▶ [GIVEN PASSAGE]:
################
Dr. Lev Kaplan Appointed as the Senior Associate Dean for Academic Affairs

Dean Rajan of the Tulane School of Science and Engineering (SSE) is delighted to announce that Professor Lev Kaplan, Ph.D., has been appointed Senior Associate Dean for Academic Affairs, effective March 1, 2025. In this new role, Dr. Kaplan will support faculty across the entire career cycle, from hiring outstanding faculty to advance our strategic goals, to participating in the tenure and promotion processes, to ensuring faculty have the resources they need for successful research and teaching. He will also oversee SSE facilities and IT efforts to improve faculty support and will work to ensure the success of the Dean’s 1,000 Day Plan, a bold vision to grow capacity in key science and engineering research areas where Tulane can excel. Dean Rajan sees the SSE dean’s office as a collaborative place, and he expects the associate deans to work together in areas of overlap. Dr. Kaplan aims to further strengthen the connections between research, academic programs, and outreach to the local community.

Dr. Kaplan’s duties will include overseeing the key responsibilities of faculty lifecycle management, faculty development and onboarding, strategic planning and performance tracking, oversight of IT and facilities operations, space allocations and improvements, resource acquisition and cost-sharing initiatives, along with faculty and staff recognition and awards. “Throughout Lev’s tenure at Tulane, he has been committed to cross-disciplinary collaboration, most notably through the development of several new academic programs,” states Dean Rajan. “These include the undergraduate Engineering Physics program and related certificates, as well as the graduate-level Materials Physics and Engineering Ph.D. program and the Materials Science and Engineering M.S. program.” 

Dr. Kaplan has been funded by the National Science Foundation and has published over 75 papers in peer-reviewed journals. Quantum mechanics and wave transport are two of the unifying themes in Professor Kaplan’s work. Recent research interests in his group range from Casimir energy in nanosystems to quantum information, from quantum metrology to quantum chaos, and from quantum transport in photosynthetic systems to the statistics of extreme ocean waves. He has also contributed significantly to faculty hiring and evaluation processes, drawing on experience gained from his two three-year terms on the SSE Promotion and Tenure Committee.
################
▶ [RECORDS SUPPLIED]:
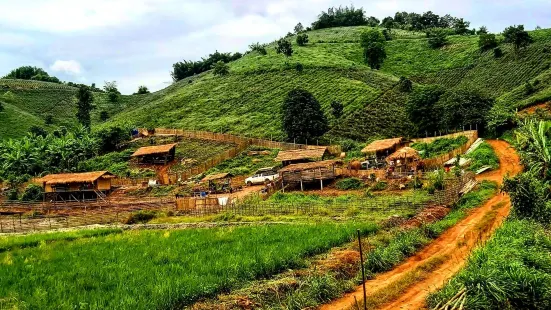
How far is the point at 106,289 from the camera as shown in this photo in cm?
1485

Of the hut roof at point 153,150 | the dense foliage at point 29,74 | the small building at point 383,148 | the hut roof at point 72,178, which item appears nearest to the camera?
the small building at point 383,148

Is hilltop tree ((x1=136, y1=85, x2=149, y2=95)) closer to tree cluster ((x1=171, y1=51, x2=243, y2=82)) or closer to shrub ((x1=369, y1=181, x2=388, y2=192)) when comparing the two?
tree cluster ((x1=171, y1=51, x2=243, y2=82))

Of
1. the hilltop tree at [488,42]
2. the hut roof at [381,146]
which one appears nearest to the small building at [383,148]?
the hut roof at [381,146]

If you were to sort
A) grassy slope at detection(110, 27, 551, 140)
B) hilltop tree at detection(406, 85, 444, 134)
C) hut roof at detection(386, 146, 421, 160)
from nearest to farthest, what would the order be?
1. hut roof at detection(386, 146, 421, 160)
2. hilltop tree at detection(406, 85, 444, 134)
3. grassy slope at detection(110, 27, 551, 140)

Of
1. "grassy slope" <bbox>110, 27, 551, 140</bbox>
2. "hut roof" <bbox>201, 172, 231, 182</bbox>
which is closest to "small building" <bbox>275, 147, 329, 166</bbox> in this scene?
"hut roof" <bbox>201, 172, 231, 182</bbox>

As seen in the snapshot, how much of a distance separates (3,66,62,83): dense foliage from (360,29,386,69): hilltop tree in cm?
9194

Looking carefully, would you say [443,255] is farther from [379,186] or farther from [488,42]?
[488,42]

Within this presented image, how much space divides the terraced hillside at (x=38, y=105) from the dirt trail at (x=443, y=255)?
84566 mm

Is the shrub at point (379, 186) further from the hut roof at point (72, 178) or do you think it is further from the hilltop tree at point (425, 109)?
the hut roof at point (72, 178)

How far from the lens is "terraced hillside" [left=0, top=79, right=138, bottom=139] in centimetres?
9469

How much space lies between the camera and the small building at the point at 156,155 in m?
66.8

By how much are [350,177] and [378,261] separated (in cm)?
2880

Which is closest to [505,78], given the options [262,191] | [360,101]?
################
▶ [EXERCISE DETAILS]:
List every recent research interest of Professor Kaplan's group that the announcement of his appointment names.

▶ [RESPONSE BOX]:
- Casimir energy in nanosystems
- Quantum information
- Quantum metrology
- Quantum chaos
- Quantum transport in photosynthetic systems
- The statistics of extreme ocean waves